March 16, 2021


EL SEGUNDO, California (March 16, 2021) – Griffin Capital Company, LLC announced today that Griffin Institutional Access Real Estate Fund (the “Fund”) has made an additional investment into the life sciences sector in the form of a follow-on investment into one of the Fund’s existing life sciences private fund holdings.

“We continue to believe that the life sciences sector, which sits at the intersection of biology and technology, is poised to outperform due to strong demand for this highly specialized asset type,” said Dr.
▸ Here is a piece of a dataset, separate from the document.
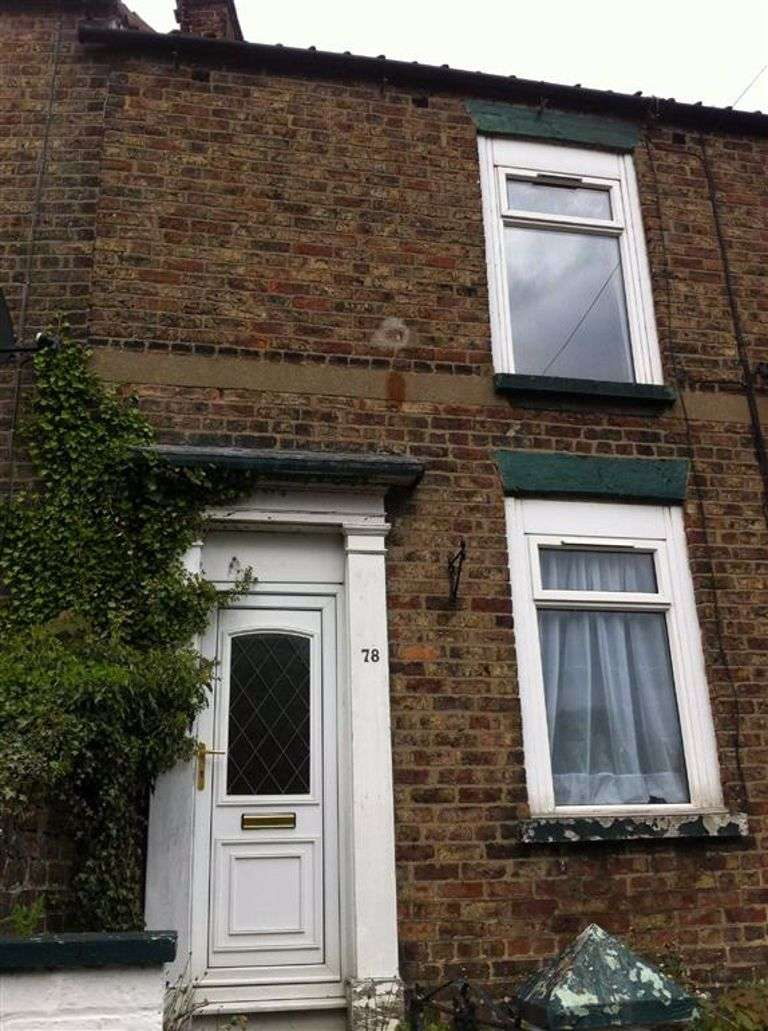 3 Bedrooms Terraced House for rent in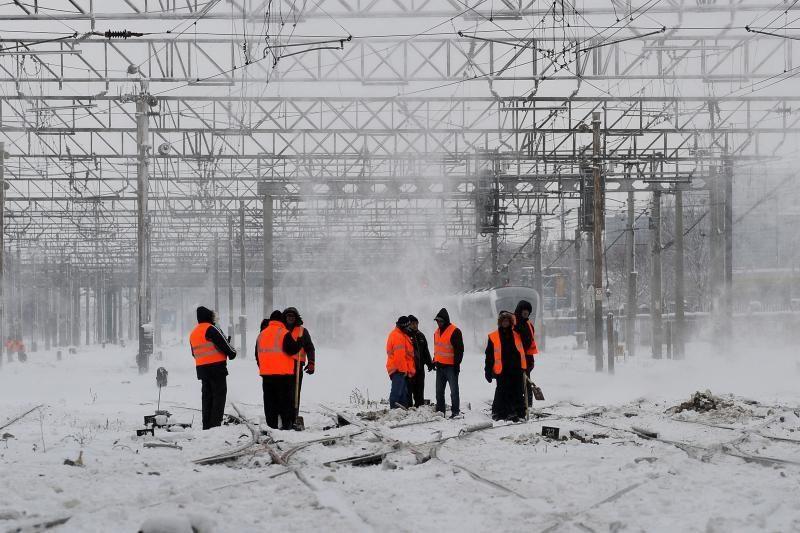 Smarkios pūgos paralyžiavo Rytų Europą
Randy Anderson, Chief Executive Officer of Griffin Capital Asset Management Company. “Through our partnerships with Ventas and other institutional managers, we are pleased to provide individual investors with an actively managed real estate solution that seeks to participate in secular growth trends. We continue to see opportunities across all of our high-conviction themes which include life sciences, industrial, multifamily, and private real estate debt.”
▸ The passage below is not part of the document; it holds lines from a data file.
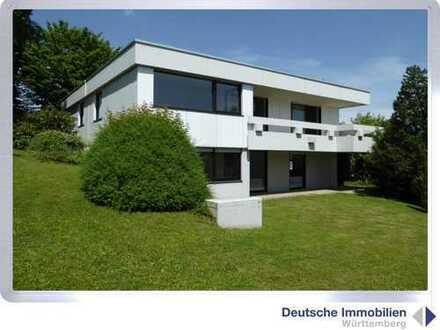 Familienglück: Einfamilienhaus in einzigartiger Lage mit traumhaften Blick in Schönaich- Lindenlauch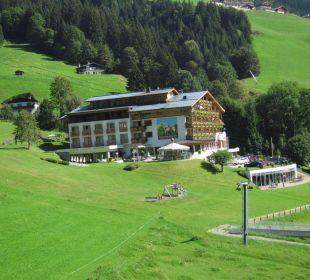 Aussenansicht AlpineResort Zell am See
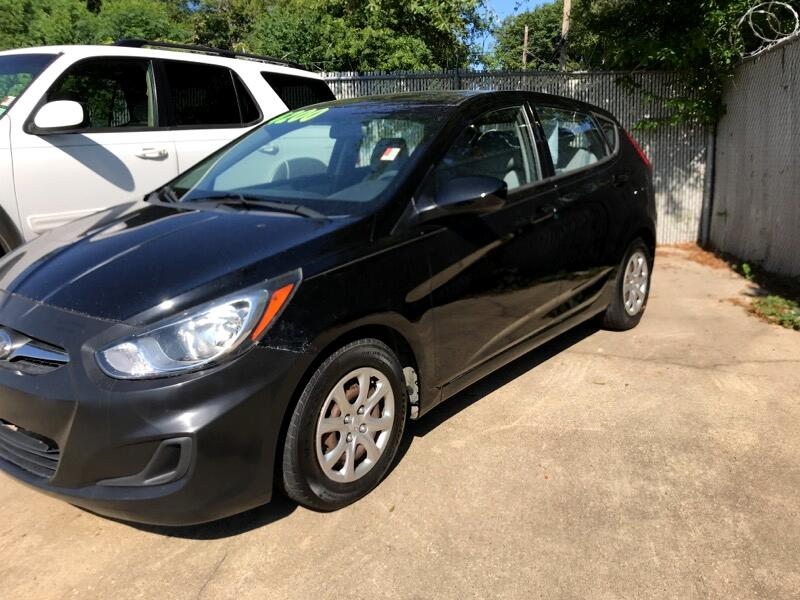 Hyundai Accent GS 5-Door 2013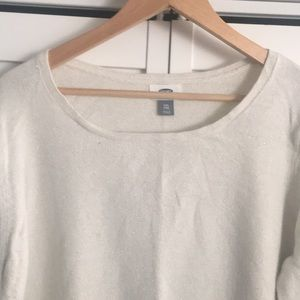 Old Navy Sweaters - Old Navy light weight Sweater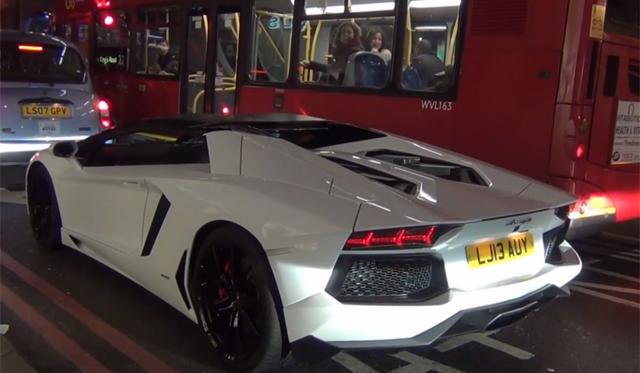 Lamborghini Aventador Driver in London Tries to Bride Traffic Warden!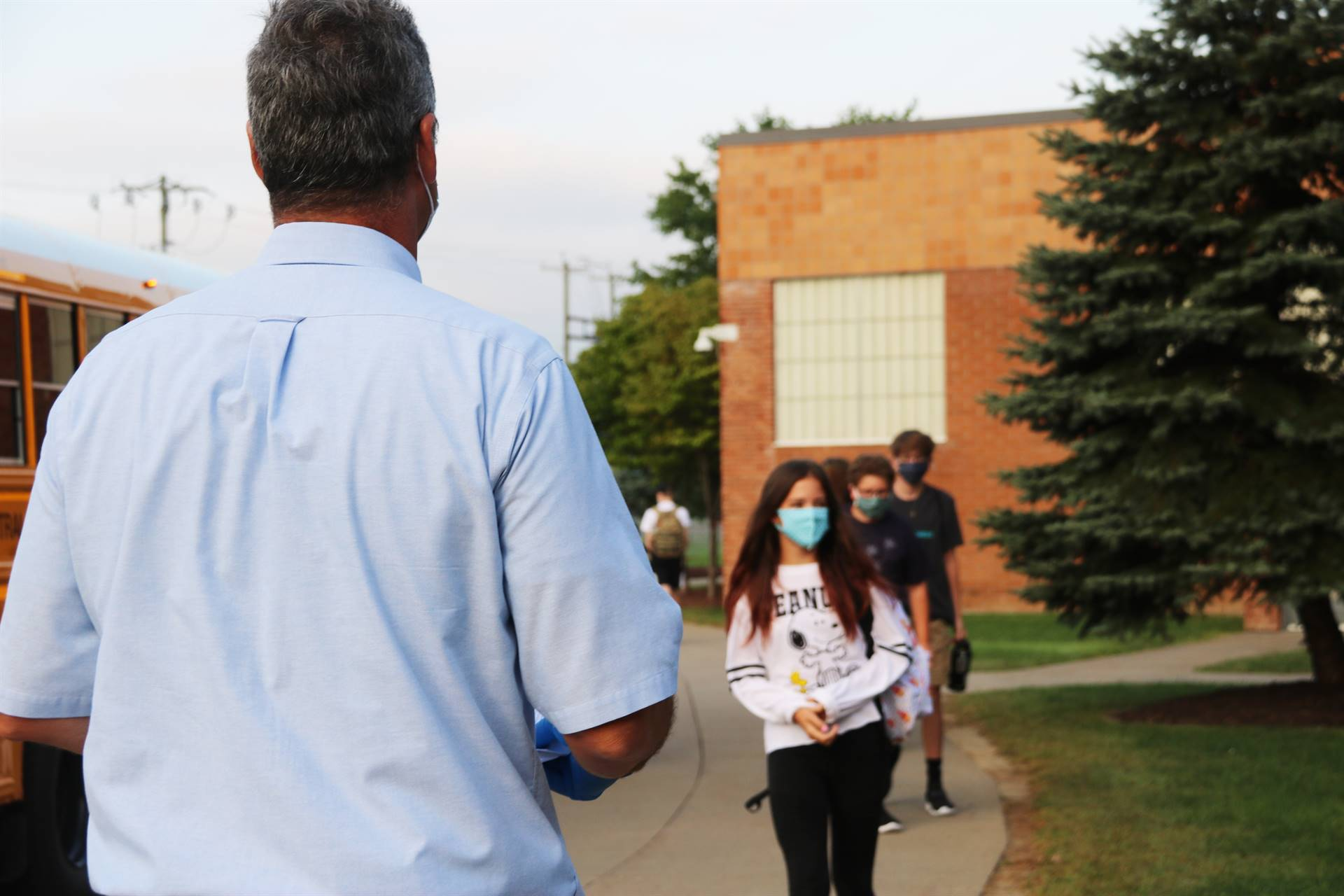 students returning to Chenango Valley Middle School 5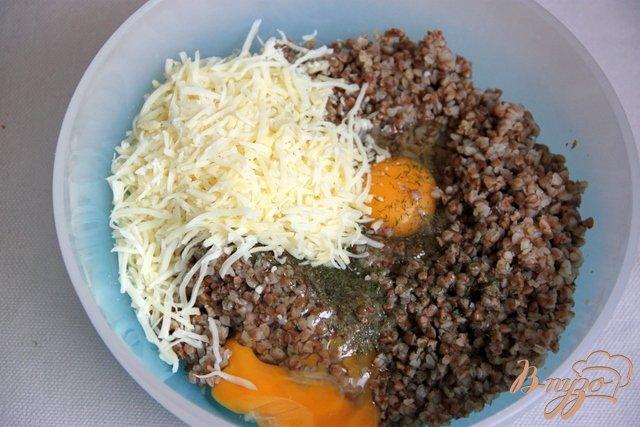 Фото приготовление рецепта: Запеканка из гречки шаг №3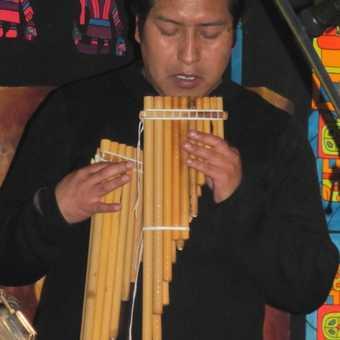 Pena Huari dancers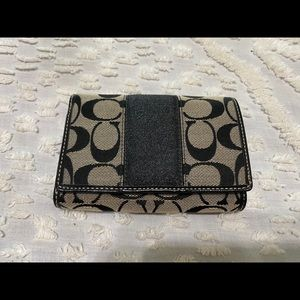 Coach Signature Black Billfold Wallet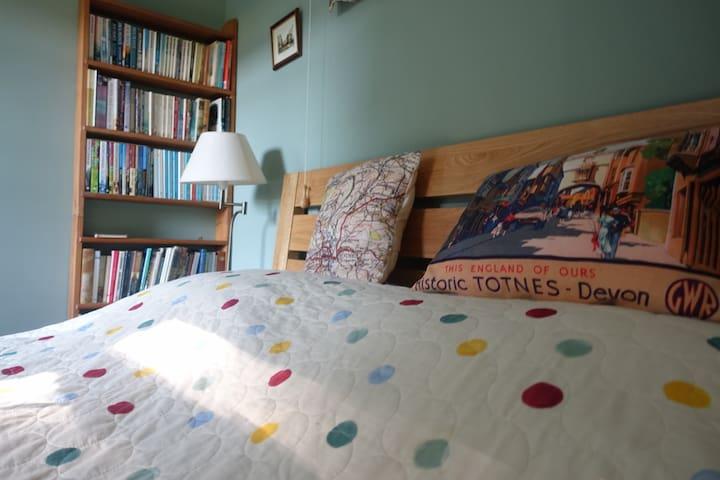 Bedroom 1, 5' deluxe double bed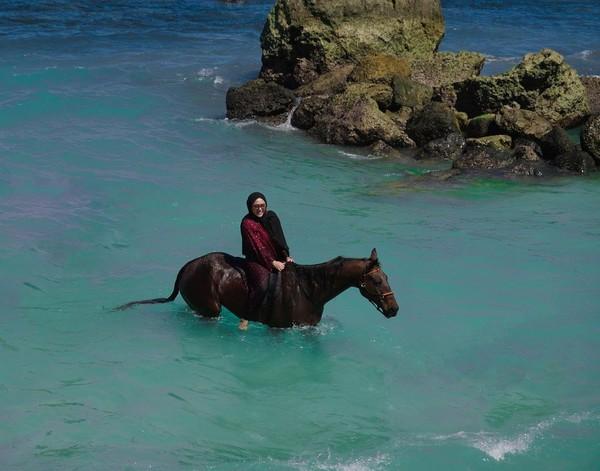 Agustus lalu, Rachel Vennya berlibur ke Sumba. Menginap di Nihi Sumba, Rachel sempat berkuda di sana. (Instagram/Rachel Vennya)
Griffin Institutional Access Real Estate Fund has generated positive returns in 24 of 26 quarters since inception and has delivered strong performance, posting positive returns in each of the last five months through February 2021. During 2020, the Fund invested over $555 million into private investment opportunities across 13 different institutional managers, 97 percent of which was allocated to private debt or equity positions within multifamily, industrial, and specialty properties.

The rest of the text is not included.